### EXERCISE INSTRUCTIONS
Write out the blog entry about slowing down, which appears below, in full and unchanged.

— Begin SOURCE EXCERPT —

Slowing down a bit

18 08 2005

Since the weather changed and became cooler, the mornings have been delightful. Leaving my apartment to go to work, there’s a freshness in the air that makes me breathe deeply and smile. In the late afternoon and early evening, the sunlight is really warm and mellow. For once the air seems clear, and the mountains to the north and west of Beijing seem close and clear. I think one reason I’ve got sick this week – and yes, I’m still ill – is that subconsciously I’ve accepted that I can slow down: that I’ve got a place, I’ve got security, and I can be future-focused rather than ohmygodI’vegotthree assignmentsdue-focused.

It’s astonishing how quickly the MBA has receded from my awareness. I really have to keep reminding myself that it’s not over yet. Today I went to the local Kodak studio for more passport photos, so that I can pop up to Tsinghua sometime over the next few days to register.

— End SOURCE EXCERPT —
— Begin SUPPLIED MATERIAL —

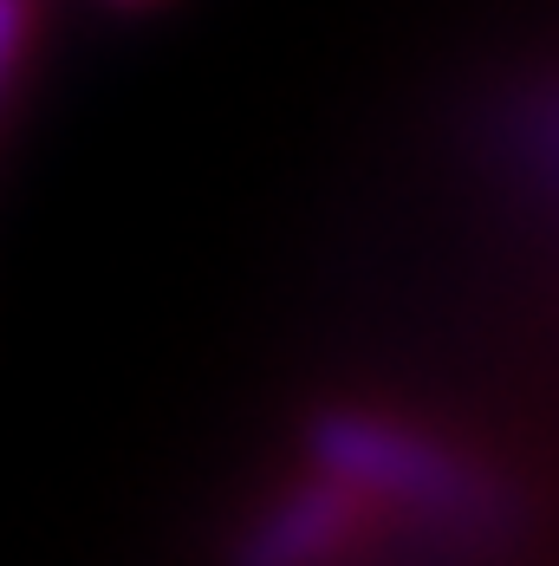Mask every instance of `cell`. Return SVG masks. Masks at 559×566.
I'll return each mask as SVG.
<instances>
[{"label": "cell", "mask_w": 559, "mask_h": 566, "mask_svg": "<svg viewBox=\"0 0 559 566\" xmlns=\"http://www.w3.org/2000/svg\"><path fill=\"white\" fill-rule=\"evenodd\" d=\"M112 7H150V0H112Z\"/></svg>", "instance_id": "4"}, {"label": "cell", "mask_w": 559, "mask_h": 566, "mask_svg": "<svg viewBox=\"0 0 559 566\" xmlns=\"http://www.w3.org/2000/svg\"><path fill=\"white\" fill-rule=\"evenodd\" d=\"M371 521H378L371 502H358L333 475L306 469L247 514V527L228 547V566H338L371 534Z\"/></svg>", "instance_id": "2"}, {"label": "cell", "mask_w": 559, "mask_h": 566, "mask_svg": "<svg viewBox=\"0 0 559 566\" xmlns=\"http://www.w3.org/2000/svg\"><path fill=\"white\" fill-rule=\"evenodd\" d=\"M27 46H33V0H0V98L13 92Z\"/></svg>", "instance_id": "3"}, {"label": "cell", "mask_w": 559, "mask_h": 566, "mask_svg": "<svg viewBox=\"0 0 559 566\" xmlns=\"http://www.w3.org/2000/svg\"><path fill=\"white\" fill-rule=\"evenodd\" d=\"M299 450H306V469L345 482L378 514L403 509L423 521H449V527H482L502 514V489L475 455H462L455 443L430 437L423 423H403L371 403L313 410L299 430Z\"/></svg>", "instance_id": "1"}]
</instances>
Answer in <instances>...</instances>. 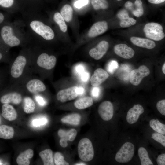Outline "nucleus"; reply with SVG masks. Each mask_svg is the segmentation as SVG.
<instances>
[{
  "label": "nucleus",
  "mask_w": 165,
  "mask_h": 165,
  "mask_svg": "<svg viewBox=\"0 0 165 165\" xmlns=\"http://www.w3.org/2000/svg\"><path fill=\"white\" fill-rule=\"evenodd\" d=\"M39 12L24 9L20 13L30 40V45L42 47L44 41L54 39L53 30L45 22Z\"/></svg>",
  "instance_id": "obj_1"
},
{
  "label": "nucleus",
  "mask_w": 165,
  "mask_h": 165,
  "mask_svg": "<svg viewBox=\"0 0 165 165\" xmlns=\"http://www.w3.org/2000/svg\"><path fill=\"white\" fill-rule=\"evenodd\" d=\"M0 41L9 49L29 45L30 39L22 19L11 21L0 26Z\"/></svg>",
  "instance_id": "obj_2"
},
{
  "label": "nucleus",
  "mask_w": 165,
  "mask_h": 165,
  "mask_svg": "<svg viewBox=\"0 0 165 165\" xmlns=\"http://www.w3.org/2000/svg\"><path fill=\"white\" fill-rule=\"evenodd\" d=\"M9 73L10 84L13 85H19L27 76L33 74L29 46L22 47L18 55L12 61Z\"/></svg>",
  "instance_id": "obj_3"
},
{
  "label": "nucleus",
  "mask_w": 165,
  "mask_h": 165,
  "mask_svg": "<svg viewBox=\"0 0 165 165\" xmlns=\"http://www.w3.org/2000/svg\"><path fill=\"white\" fill-rule=\"evenodd\" d=\"M31 51V67L33 73L41 77L43 71L52 70L57 59L56 56L44 52L42 48L34 45L28 46Z\"/></svg>",
  "instance_id": "obj_4"
},
{
  "label": "nucleus",
  "mask_w": 165,
  "mask_h": 165,
  "mask_svg": "<svg viewBox=\"0 0 165 165\" xmlns=\"http://www.w3.org/2000/svg\"><path fill=\"white\" fill-rule=\"evenodd\" d=\"M20 85L26 93L34 95H41V94L46 90L45 85L38 77L31 75L26 78Z\"/></svg>",
  "instance_id": "obj_5"
},
{
  "label": "nucleus",
  "mask_w": 165,
  "mask_h": 165,
  "mask_svg": "<svg viewBox=\"0 0 165 165\" xmlns=\"http://www.w3.org/2000/svg\"><path fill=\"white\" fill-rule=\"evenodd\" d=\"M9 88V91L1 97L0 102L3 104H20L23 98V94L25 93L23 89L19 85L10 84Z\"/></svg>",
  "instance_id": "obj_6"
},
{
  "label": "nucleus",
  "mask_w": 165,
  "mask_h": 165,
  "mask_svg": "<svg viewBox=\"0 0 165 165\" xmlns=\"http://www.w3.org/2000/svg\"><path fill=\"white\" fill-rule=\"evenodd\" d=\"M78 151L80 159L84 161H89L93 158L94 151L91 141L88 138H84L79 142Z\"/></svg>",
  "instance_id": "obj_7"
},
{
  "label": "nucleus",
  "mask_w": 165,
  "mask_h": 165,
  "mask_svg": "<svg viewBox=\"0 0 165 165\" xmlns=\"http://www.w3.org/2000/svg\"><path fill=\"white\" fill-rule=\"evenodd\" d=\"M143 31L147 38L155 41H160L165 36L162 26L158 23L147 24L144 27Z\"/></svg>",
  "instance_id": "obj_8"
},
{
  "label": "nucleus",
  "mask_w": 165,
  "mask_h": 165,
  "mask_svg": "<svg viewBox=\"0 0 165 165\" xmlns=\"http://www.w3.org/2000/svg\"><path fill=\"white\" fill-rule=\"evenodd\" d=\"M134 152V145L130 142H126L117 153L115 156L116 160L119 163H127L131 160Z\"/></svg>",
  "instance_id": "obj_9"
},
{
  "label": "nucleus",
  "mask_w": 165,
  "mask_h": 165,
  "mask_svg": "<svg viewBox=\"0 0 165 165\" xmlns=\"http://www.w3.org/2000/svg\"><path fill=\"white\" fill-rule=\"evenodd\" d=\"M0 9L12 14L20 13L24 8L21 0H0Z\"/></svg>",
  "instance_id": "obj_10"
},
{
  "label": "nucleus",
  "mask_w": 165,
  "mask_h": 165,
  "mask_svg": "<svg viewBox=\"0 0 165 165\" xmlns=\"http://www.w3.org/2000/svg\"><path fill=\"white\" fill-rule=\"evenodd\" d=\"M150 73L149 69L144 65L140 66L138 68L131 71L130 75V80L133 85H139L143 79L148 76Z\"/></svg>",
  "instance_id": "obj_11"
},
{
  "label": "nucleus",
  "mask_w": 165,
  "mask_h": 165,
  "mask_svg": "<svg viewBox=\"0 0 165 165\" xmlns=\"http://www.w3.org/2000/svg\"><path fill=\"white\" fill-rule=\"evenodd\" d=\"M78 95L79 87L74 86L59 91L57 94L56 98L64 103L74 99Z\"/></svg>",
  "instance_id": "obj_12"
},
{
  "label": "nucleus",
  "mask_w": 165,
  "mask_h": 165,
  "mask_svg": "<svg viewBox=\"0 0 165 165\" xmlns=\"http://www.w3.org/2000/svg\"><path fill=\"white\" fill-rule=\"evenodd\" d=\"M98 111L99 114L103 120L109 121L112 119L113 115V104L109 101H104L99 105Z\"/></svg>",
  "instance_id": "obj_13"
},
{
  "label": "nucleus",
  "mask_w": 165,
  "mask_h": 165,
  "mask_svg": "<svg viewBox=\"0 0 165 165\" xmlns=\"http://www.w3.org/2000/svg\"><path fill=\"white\" fill-rule=\"evenodd\" d=\"M109 46L108 42L105 40L102 41L95 47L91 49L90 50L89 55L95 60H99L106 54Z\"/></svg>",
  "instance_id": "obj_14"
},
{
  "label": "nucleus",
  "mask_w": 165,
  "mask_h": 165,
  "mask_svg": "<svg viewBox=\"0 0 165 165\" xmlns=\"http://www.w3.org/2000/svg\"><path fill=\"white\" fill-rule=\"evenodd\" d=\"M109 76L108 72L101 68L97 69L90 78L91 84L93 86H97L103 83Z\"/></svg>",
  "instance_id": "obj_15"
},
{
  "label": "nucleus",
  "mask_w": 165,
  "mask_h": 165,
  "mask_svg": "<svg viewBox=\"0 0 165 165\" xmlns=\"http://www.w3.org/2000/svg\"><path fill=\"white\" fill-rule=\"evenodd\" d=\"M115 53L118 56L124 59H129L133 57L135 52L131 48L124 44H119L114 47Z\"/></svg>",
  "instance_id": "obj_16"
},
{
  "label": "nucleus",
  "mask_w": 165,
  "mask_h": 165,
  "mask_svg": "<svg viewBox=\"0 0 165 165\" xmlns=\"http://www.w3.org/2000/svg\"><path fill=\"white\" fill-rule=\"evenodd\" d=\"M144 112L142 106L140 104L134 105L133 107L128 111L127 116V120L130 124L136 123L140 115Z\"/></svg>",
  "instance_id": "obj_17"
},
{
  "label": "nucleus",
  "mask_w": 165,
  "mask_h": 165,
  "mask_svg": "<svg viewBox=\"0 0 165 165\" xmlns=\"http://www.w3.org/2000/svg\"><path fill=\"white\" fill-rule=\"evenodd\" d=\"M107 22L105 21L97 22L91 27L88 35L90 37H94L105 32L108 29Z\"/></svg>",
  "instance_id": "obj_18"
},
{
  "label": "nucleus",
  "mask_w": 165,
  "mask_h": 165,
  "mask_svg": "<svg viewBox=\"0 0 165 165\" xmlns=\"http://www.w3.org/2000/svg\"><path fill=\"white\" fill-rule=\"evenodd\" d=\"M130 40L134 45L148 49H153L156 46L153 41L147 38L133 36L130 38Z\"/></svg>",
  "instance_id": "obj_19"
},
{
  "label": "nucleus",
  "mask_w": 165,
  "mask_h": 165,
  "mask_svg": "<svg viewBox=\"0 0 165 165\" xmlns=\"http://www.w3.org/2000/svg\"><path fill=\"white\" fill-rule=\"evenodd\" d=\"M2 115L6 119L9 121L15 120L17 116V112L13 106L4 104L2 106Z\"/></svg>",
  "instance_id": "obj_20"
},
{
  "label": "nucleus",
  "mask_w": 165,
  "mask_h": 165,
  "mask_svg": "<svg viewBox=\"0 0 165 165\" xmlns=\"http://www.w3.org/2000/svg\"><path fill=\"white\" fill-rule=\"evenodd\" d=\"M24 9L39 12L42 7L41 0H21Z\"/></svg>",
  "instance_id": "obj_21"
},
{
  "label": "nucleus",
  "mask_w": 165,
  "mask_h": 165,
  "mask_svg": "<svg viewBox=\"0 0 165 165\" xmlns=\"http://www.w3.org/2000/svg\"><path fill=\"white\" fill-rule=\"evenodd\" d=\"M33 150L31 149L27 150L21 153L17 158L16 161L19 165H28L30 163L29 159L33 156Z\"/></svg>",
  "instance_id": "obj_22"
},
{
  "label": "nucleus",
  "mask_w": 165,
  "mask_h": 165,
  "mask_svg": "<svg viewBox=\"0 0 165 165\" xmlns=\"http://www.w3.org/2000/svg\"><path fill=\"white\" fill-rule=\"evenodd\" d=\"M22 102L23 109L25 113L30 114L34 112L35 108V104L31 97L28 96L24 97Z\"/></svg>",
  "instance_id": "obj_23"
},
{
  "label": "nucleus",
  "mask_w": 165,
  "mask_h": 165,
  "mask_svg": "<svg viewBox=\"0 0 165 165\" xmlns=\"http://www.w3.org/2000/svg\"><path fill=\"white\" fill-rule=\"evenodd\" d=\"M93 104V101L91 97H85L76 101L74 105L78 109H82L91 106Z\"/></svg>",
  "instance_id": "obj_24"
},
{
  "label": "nucleus",
  "mask_w": 165,
  "mask_h": 165,
  "mask_svg": "<svg viewBox=\"0 0 165 165\" xmlns=\"http://www.w3.org/2000/svg\"><path fill=\"white\" fill-rule=\"evenodd\" d=\"M44 165H54L53 152L49 149H45L39 153Z\"/></svg>",
  "instance_id": "obj_25"
},
{
  "label": "nucleus",
  "mask_w": 165,
  "mask_h": 165,
  "mask_svg": "<svg viewBox=\"0 0 165 165\" xmlns=\"http://www.w3.org/2000/svg\"><path fill=\"white\" fill-rule=\"evenodd\" d=\"M52 19L62 31L65 32L67 31V26L60 13L59 12L55 13L53 14Z\"/></svg>",
  "instance_id": "obj_26"
},
{
  "label": "nucleus",
  "mask_w": 165,
  "mask_h": 165,
  "mask_svg": "<svg viewBox=\"0 0 165 165\" xmlns=\"http://www.w3.org/2000/svg\"><path fill=\"white\" fill-rule=\"evenodd\" d=\"M14 134V130L11 127L6 125L0 126V138L5 139L12 138Z\"/></svg>",
  "instance_id": "obj_27"
},
{
  "label": "nucleus",
  "mask_w": 165,
  "mask_h": 165,
  "mask_svg": "<svg viewBox=\"0 0 165 165\" xmlns=\"http://www.w3.org/2000/svg\"><path fill=\"white\" fill-rule=\"evenodd\" d=\"M58 136L61 138H63L67 141H73L75 138L77 134L76 130L74 129L67 131L60 129L58 132Z\"/></svg>",
  "instance_id": "obj_28"
},
{
  "label": "nucleus",
  "mask_w": 165,
  "mask_h": 165,
  "mask_svg": "<svg viewBox=\"0 0 165 165\" xmlns=\"http://www.w3.org/2000/svg\"><path fill=\"white\" fill-rule=\"evenodd\" d=\"M138 153L141 165H153L149 158L148 152L145 148L140 147L138 149Z\"/></svg>",
  "instance_id": "obj_29"
},
{
  "label": "nucleus",
  "mask_w": 165,
  "mask_h": 165,
  "mask_svg": "<svg viewBox=\"0 0 165 165\" xmlns=\"http://www.w3.org/2000/svg\"><path fill=\"white\" fill-rule=\"evenodd\" d=\"M73 13V9L71 6L68 4H66L61 9L60 13L65 21L69 22L72 19Z\"/></svg>",
  "instance_id": "obj_30"
},
{
  "label": "nucleus",
  "mask_w": 165,
  "mask_h": 165,
  "mask_svg": "<svg viewBox=\"0 0 165 165\" xmlns=\"http://www.w3.org/2000/svg\"><path fill=\"white\" fill-rule=\"evenodd\" d=\"M80 119L81 116L79 114L73 113L63 118L61 121L64 123L78 125L79 123Z\"/></svg>",
  "instance_id": "obj_31"
},
{
  "label": "nucleus",
  "mask_w": 165,
  "mask_h": 165,
  "mask_svg": "<svg viewBox=\"0 0 165 165\" xmlns=\"http://www.w3.org/2000/svg\"><path fill=\"white\" fill-rule=\"evenodd\" d=\"M150 127L156 132L165 134V125L160 122L157 119H151L149 122Z\"/></svg>",
  "instance_id": "obj_32"
},
{
  "label": "nucleus",
  "mask_w": 165,
  "mask_h": 165,
  "mask_svg": "<svg viewBox=\"0 0 165 165\" xmlns=\"http://www.w3.org/2000/svg\"><path fill=\"white\" fill-rule=\"evenodd\" d=\"M133 14L137 17L141 16L144 13L142 2L141 0H136L131 11Z\"/></svg>",
  "instance_id": "obj_33"
},
{
  "label": "nucleus",
  "mask_w": 165,
  "mask_h": 165,
  "mask_svg": "<svg viewBox=\"0 0 165 165\" xmlns=\"http://www.w3.org/2000/svg\"><path fill=\"white\" fill-rule=\"evenodd\" d=\"M91 3L94 9L95 10L105 9L109 6L107 0H91Z\"/></svg>",
  "instance_id": "obj_34"
},
{
  "label": "nucleus",
  "mask_w": 165,
  "mask_h": 165,
  "mask_svg": "<svg viewBox=\"0 0 165 165\" xmlns=\"http://www.w3.org/2000/svg\"><path fill=\"white\" fill-rule=\"evenodd\" d=\"M9 49L0 41V61L4 59L8 60L11 59L9 53Z\"/></svg>",
  "instance_id": "obj_35"
},
{
  "label": "nucleus",
  "mask_w": 165,
  "mask_h": 165,
  "mask_svg": "<svg viewBox=\"0 0 165 165\" xmlns=\"http://www.w3.org/2000/svg\"><path fill=\"white\" fill-rule=\"evenodd\" d=\"M54 163L56 165H68V163L64 160V157L60 152H57L54 156Z\"/></svg>",
  "instance_id": "obj_36"
},
{
  "label": "nucleus",
  "mask_w": 165,
  "mask_h": 165,
  "mask_svg": "<svg viewBox=\"0 0 165 165\" xmlns=\"http://www.w3.org/2000/svg\"><path fill=\"white\" fill-rule=\"evenodd\" d=\"M136 20L132 17L120 20V25L122 28L128 27L135 24Z\"/></svg>",
  "instance_id": "obj_37"
},
{
  "label": "nucleus",
  "mask_w": 165,
  "mask_h": 165,
  "mask_svg": "<svg viewBox=\"0 0 165 165\" xmlns=\"http://www.w3.org/2000/svg\"><path fill=\"white\" fill-rule=\"evenodd\" d=\"M151 138L165 146V136L163 134L158 132L154 133L152 134Z\"/></svg>",
  "instance_id": "obj_38"
},
{
  "label": "nucleus",
  "mask_w": 165,
  "mask_h": 165,
  "mask_svg": "<svg viewBox=\"0 0 165 165\" xmlns=\"http://www.w3.org/2000/svg\"><path fill=\"white\" fill-rule=\"evenodd\" d=\"M118 67L119 65L117 62L115 60H112L108 64L107 70L109 73L112 74L118 68Z\"/></svg>",
  "instance_id": "obj_39"
},
{
  "label": "nucleus",
  "mask_w": 165,
  "mask_h": 165,
  "mask_svg": "<svg viewBox=\"0 0 165 165\" xmlns=\"http://www.w3.org/2000/svg\"><path fill=\"white\" fill-rule=\"evenodd\" d=\"M11 15L6 12L0 11V26L11 21Z\"/></svg>",
  "instance_id": "obj_40"
},
{
  "label": "nucleus",
  "mask_w": 165,
  "mask_h": 165,
  "mask_svg": "<svg viewBox=\"0 0 165 165\" xmlns=\"http://www.w3.org/2000/svg\"><path fill=\"white\" fill-rule=\"evenodd\" d=\"M47 119L43 117L34 119L32 122L33 126L35 127H38L46 124L47 122Z\"/></svg>",
  "instance_id": "obj_41"
},
{
  "label": "nucleus",
  "mask_w": 165,
  "mask_h": 165,
  "mask_svg": "<svg viewBox=\"0 0 165 165\" xmlns=\"http://www.w3.org/2000/svg\"><path fill=\"white\" fill-rule=\"evenodd\" d=\"M156 108L162 115H165V100L159 101L156 104Z\"/></svg>",
  "instance_id": "obj_42"
},
{
  "label": "nucleus",
  "mask_w": 165,
  "mask_h": 165,
  "mask_svg": "<svg viewBox=\"0 0 165 165\" xmlns=\"http://www.w3.org/2000/svg\"><path fill=\"white\" fill-rule=\"evenodd\" d=\"M74 70L75 73L79 75L86 71L85 66L82 64L76 65L74 68Z\"/></svg>",
  "instance_id": "obj_43"
},
{
  "label": "nucleus",
  "mask_w": 165,
  "mask_h": 165,
  "mask_svg": "<svg viewBox=\"0 0 165 165\" xmlns=\"http://www.w3.org/2000/svg\"><path fill=\"white\" fill-rule=\"evenodd\" d=\"M34 96L35 100L39 105L42 106L46 105V101L42 95H36Z\"/></svg>",
  "instance_id": "obj_44"
},
{
  "label": "nucleus",
  "mask_w": 165,
  "mask_h": 165,
  "mask_svg": "<svg viewBox=\"0 0 165 165\" xmlns=\"http://www.w3.org/2000/svg\"><path fill=\"white\" fill-rule=\"evenodd\" d=\"M88 2V0H79L75 2L74 6L76 8L80 9L87 5Z\"/></svg>",
  "instance_id": "obj_45"
},
{
  "label": "nucleus",
  "mask_w": 165,
  "mask_h": 165,
  "mask_svg": "<svg viewBox=\"0 0 165 165\" xmlns=\"http://www.w3.org/2000/svg\"><path fill=\"white\" fill-rule=\"evenodd\" d=\"M117 16L120 20L129 17L128 12L125 9L120 11L118 14Z\"/></svg>",
  "instance_id": "obj_46"
},
{
  "label": "nucleus",
  "mask_w": 165,
  "mask_h": 165,
  "mask_svg": "<svg viewBox=\"0 0 165 165\" xmlns=\"http://www.w3.org/2000/svg\"><path fill=\"white\" fill-rule=\"evenodd\" d=\"M156 162L158 165H165V154L163 153L159 155L156 159Z\"/></svg>",
  "instance_id": "obj_47"
},
{
  "label": "nucleus",
  "mask_w": 165,
  "mask_h": 165,
  "mask_svg": "<svg viewBox=\"0 0 165 165\" xmlns=\"http://www.w3.org/2000/svg\"><path fill=\"white\" fill-rule=\"evenodd\" d=\"M79 76L81 81L83 82H86L90 78V75L89 72L85 71Z\"/></svg>",
  "instance_id": "obj_48"
},
{
  "label": "nucleus",
  "mask_w": 165,
  "mask_h": 165,
  "mask_svg": "<svg viewBox=\"0 0 165 165\" xmlns=\"http://www.w3.org/2000/svg\"><path fill=\"white\" fill-rule=\"evenodd\" d=\"M100 90L99 88L97 86H94L91 90L92 96L94 97H97L100 94Z\"/></svg>",
  "instance_id": "obj_49"
},
{
  "label": "nucleus",
  "mask_w": 165,
  "mask_h": 165,
  "mask_svg": "<svg viewBox=\"0 0 165 165\" xmlns=\"http://www.w3.org/2000/svg\"><path fill=\"white\" fill-rule=\"evenodd\" d=\"M133 3L130 1H127L125 4V7L127 9L131 11L133 7Z\"/></svg>",
  "instance_id": "obj_50"
},
{
  "label": "nucleus",
  "mask_w": 165,
  "mask_h": 165,
  "mask_svg": "<svg viewBox=\"0 0 165 165\" xmlns=\"http://www.w3.org/2000/svg\"><path fill=\"white\" fill-rule=\"evenodd\" d=\"M67 141L63 138H61L60 141V144L61 146L65 148L68 146Z\"/></svg>",
  "instance_id": "obj_51"
},
{
  "label": "nucleus",
  "mask_w": 165,
  "mask_h": 165,
  "mask_svg": "<svg viewBox=\"0 0 165 165\" xmlns=\"http://www.w3.org/2000/svg\"><path fill=\"white\" fill-rule=\"evenodd\" d=\"M148 1L151 3L157 4L164 2L165 0H148Z\"/></svg>",
  "instance_id": "obj_52"
},
{
  "label": "nucleus",
  "mask_w": 165,
  "mask_h": 165,
  "mask_svg": "<svg viewBox=\"0 0 165 165\" xmlns=\"http://www.w3.org/2000/svg\"><path fill=\"white\" fill-rule=\"evenodd\" d=\"M85 92V89L82 87H79V95H82Z\"/></svg>",
  "instance_id": "obj_53"
},
{
  "label": "nucleus",
  "mask_w": 165,
  "mask_h": 165,
  "mask_svg": "<svg viewBox=\"0 0 165 165\" xmlns=\"http://www.w3.org/2000/svg\"><path fill=\"white\" fill-rule=\"evenodd\" d=\"M162 71L164 74H165V63L163 64L162 68Z\"/></svg>",
  "instance_id": "obj_54"
},
{
  "label": "nucleus",
  "mask_w": 165,
  "mask_h": 165,
  "mask_svg": "<svg viewBox=\"0 0 165 165\" xmlns=\"http://www.w3.org/2000/svg\"><path fill=\"white\" fill-rule=\"evenodd\" d=\"M76 165H86L85 163H77V164H75Z\"/></svg>",
  "instance_id": "obj_55"
},
{
  "label": "nucleus",
  "mask_w": 165,
  "mask_h": 165,
  "mask_svg": "<svg viewBox=\"0 0 165 165\" xmlns=\"http://www.w3.org/2000/svg\"><path fill=\"white\" fill-rule=\"evenodd\" d=\"M2 163L1 162V161H0V165H2Z\"/></svg>",
  "instance_id": "obj_56"
},
{
  "label": "nucleus",
  "mask_w": 165,
  "mask_h": 165,
  "mask_svg": "<svg viewBox=\"0 0 165 165\" xmlns=\"http://www.w3.org/2000/svg\"><path fill=\"white\" fill-rule=\"evenodd\" d=\"M117 0L118 1H121V0Z\"/></svg>",
  "instance_id": "obj_57"
}]
</instances>
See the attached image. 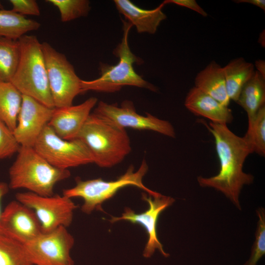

— End SUPPLIED MATERIAL —

### SOLUTION FOR THIS EXERCISE
Slowing down a bit

18 08 2005

Since the weather changed and became cooler, the mornings have been delightful. Leaving my apartment to go to work, there’s a freshness in the air that makes me breathe deeply and smile. In the late afternoon and early evening, the sunlight is really warm and mellow. For once the air seems clear, and the mountains to the north and west of Beijing seem close and clear. I think one reason I’ve got sick this week – and yes, I’m still ill – is that subconsciously I’ve accepted that I can slow down: that I’ve got a place, I’ve got security, and I can be future-focused rather than ohmygodI’vegotthree assignmentsdue-focused.

It’s astonishing how quickly the MBA has receded from my awareness. I really have to keep reminding myself that it’s not over yet. Today I went to the local Kodak studio for more passport photos, so that I can pop up to Tsinghua sometime over the next few days to register.